One in seven Iowa working households don’t earn enough to meet a basic-needs budget, according to Common Good Iowa.
“This bill is nothing but a roadblock to lifting up Iowans out of generational poverty,” Rep. Beth Wessel-Kroeschell, D-Ames, said.
The House Judiciary Committee voted, 13-6, to advance the bill to the full House.
Iowa AG calls for defunding U.N. agency
Iowa Republican Attorney General Brenna Bird and South Carolina Republican Attorney General Alan Wilson are calling on Congress to defund the United Nations Relief and Works Agency.
Major donors to the U.N. Palestinian refugee agency have suspended funding after allegations emerged that around 12 of its tens of thousands of Palestinian employees were suspected of involvement in the Oct. 7 attacks in Israel by Hamas, Reuters reported.

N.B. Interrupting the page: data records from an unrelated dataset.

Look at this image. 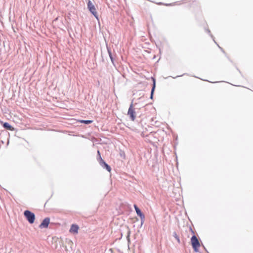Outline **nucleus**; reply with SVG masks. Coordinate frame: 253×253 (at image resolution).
I'll use <instances>...</instances> for the list:
<instances>
[{
  "mask_svg": "<svg viewBox=\"0 0 253 253\" xmlns=\"http://www.w3.org/2000/svg\"><path fill=\"white\" fill-rule=\"evenodd\" d=\"M24 215L30 223L32 224L34 222L35 220V215L33 212L29 210H26L24 212Z\"/></svg>",
  "mask_w": 253,
  "mask_h": 253,
  "instance_id": "nucleus-1",
  "label": "nucleus"
},
{
  "mask_svg": "<svg viewBox=\"0 0 253 253\" xmlns=\"http://www.w3.org/2000/svg\"><path fill=\"white\" fill-rule=\"evenodd\" d=\"M192 247L195 252L198 251V248L200 246V243L195 235H193L191 239Z\"/></svg>",
  "mask_w": 253,
  "mask_h": 253,
  "instance_id": "nucleus-2",
  "label": "nucleus"
},
{
  "mask_svg": "<svg viewBox=\"0 0 253 253\" xmlns=\"http://www.w3.org/2000/svg\"><path fill=\"white\" fill-rule=\"evenodd\" d=\"M97 153H98V155H99V158L98 159V161H99V164L104 168H105L107 170L109 171V172H110L111 171V169L110 168V167L103 160V159L101 158V157H100V153H99V151H97Z\"/></svg>",
  "mask_w": 253,
  "mask_h": 253,
  "instance_id": "nucleus-3",
  "label": "nucleus"
},
{
  "mask_svg": "<svg viewBox=\"0 0 253 253\" xmlns=\"http://www.w3.org/2000/svg\"><path fill=\"white\" fill-rule=\"evenodd\" d=\"M135 112L134 109L133 108L132 104H131L128 110V115L130 116V119L132 121H134L135 119Z\"/></svg>",
  "mask_w": 253,
  "mask_h": 253,
  "instance_id": "nucleus-4",
  "label": "nucleus"
},
{
  "mask_svg": "<svg viewBox=\"0 0 253 253\" xmlns=\"http://www.w3.org/2000/svg\"><path fill=\"white\" fill-rule=\"evenodd\" d=\"M50 222V218L49 217H46L45 218L41 224L40 225L39 227L41 228H47L49 225Z\"/></svg>",
  "mask_w": 253,
  "mask_h": 253,
  "instance_id": "nucleus-5",
  "label": "nucleus"
},
{
  "mask_svg": "<svg viewBox=\"0 0 253 253\" xmlns=\"http://www.w3.org/2000/svg\"><path fill=\"white\" fill-rule=\"evenodd\" d=\"M134 209L135 210L138 216H139L141 220H144L145 218V215L143 214L140 210L138 208V207L136 205H134Z\"/></svg>",
  "mask_w": 253,
  "mask_h": 253,
  "instance_id": "nucleus-6",
  "label": "nucleus"
},
{
  "mask_svg": "<svg viewBox=\"0 0 253 253\" xmlns=\"http://www.w3.org/2000/svg\"><path fill=\"white\" fill-rule=\"evenodd\" d=\"M87 7L90 12L95 16V7L94 5L92 3L90 0H88L87 3Z\"/></svg>",
  "mask_w": 253,
  "mask_h": 253,
  "instance_id": "nucleus-7",
  "label": "nucleus"
},
{
  "mask_svg": "<svg viewBox=\"0 0 253 253\" xmlns=\"http://www.w3.org/2000/svg\"><path fill=\"white\" fill-rule=\"evenodd\" d=\"M78 229L79 226L77 225L72 224L70 228V232L73 233H78Z\"/></svg>",
  "mask_w": 253,
  "mask_h": 253,
  "instance_id": "nucleus-8",
  "label": "nucleus"
},
{
  "mask_svg": "<svg viewBox=\"0 0 253 253\" xmlns=\"http://www.w3.org/2000/svg\"><path fill=\"white\" fill-rule=\"evenodd\" d=\"M3 127L9 130H12L13 129V127L7 122H5L3 124Z\"/></svg>",
  "mask_w": 253,
  "mask_h": 253,
  "instance_id": "nucleus-9",
  "label": "nucleus"
},
{
  "mask_svg": "<svg viewBox=\"0 0 253 253\" xmlns=\"http://www.w3.org/2000/svg\"><path fill=\"white\" fill-rule=\"evenodd\" d=\"M81 123H84V124H89L91 123H92L93 122V121H91V120H81L80 121Z\"/></svg>",
  "mask_w": 253,
  "mask_h": 253,
  "instance_id": "nucleus-10",
  "label": "nucleus"
},
{
  "mask_svg": "<svg viewBox=\"0 0 253 253\" xmlns=\"http://www.w3.org/2000/svg\"><path fill=\"white\" fill-rule=\"evenodd\" d=\"M155 85H156L155 80L154 79H153V87H152V89L151 90V98H152V96H153V94L155 88Z\"/></svg>",
  "mask_w": 253,
  "mask_h": 253,
  "instance_id": "nucleus-11",
  "label": "nucleus"
},
{
  "mask_svg": "<svg viewBox=\"0 0 253 253\" xmlns=\"http://www.w3.org/2000/svg\"><path fill=\"white\" fill-rule=\"evenodd\" d=\"M173 236L175 238V239L177 240V242L178 243H180V241L179 238L176 233H173Z\"/></svg>",
  "mask_w": 253,
  "mask_h": 253,
  "instance_id": "nucleus-12",
  "label": "nucleus"
},
{
  "mask_svg": "<svg viewBox=\"0 0 253 253\" xmlns=\"http://www.w3.org/2000/svg\"><path fill=\"white\" fill-rule=\"evenodd\" d=\"M92 143H93V145L94 146V142L93 141H92Z\"/></svg>",
  "mask_w": 253,
  "mask_h": 253,
  "instance_id": "nucleus-13",
  "label": "nucleus"
}]
</instances>
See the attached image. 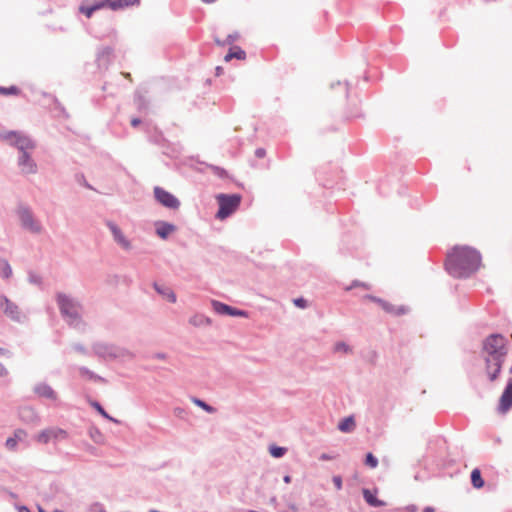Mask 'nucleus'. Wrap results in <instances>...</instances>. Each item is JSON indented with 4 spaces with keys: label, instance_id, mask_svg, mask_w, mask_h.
<instances>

“For even a single taxpayer dollar to fund a corrupt organization that hires and harbors terrorists is despicable,” Bird said in a statement. “President Trump got it right when he stopped payments to UNRWA in 2018. It’s the federal government’s job to prosecute terrorists, not fund them. We’re calling on Congress to take immediate action and defund UNRWA once and for all.”
The letter, signed by attorneys general from 26 states, called on congressional leadership to cut all funding to agency.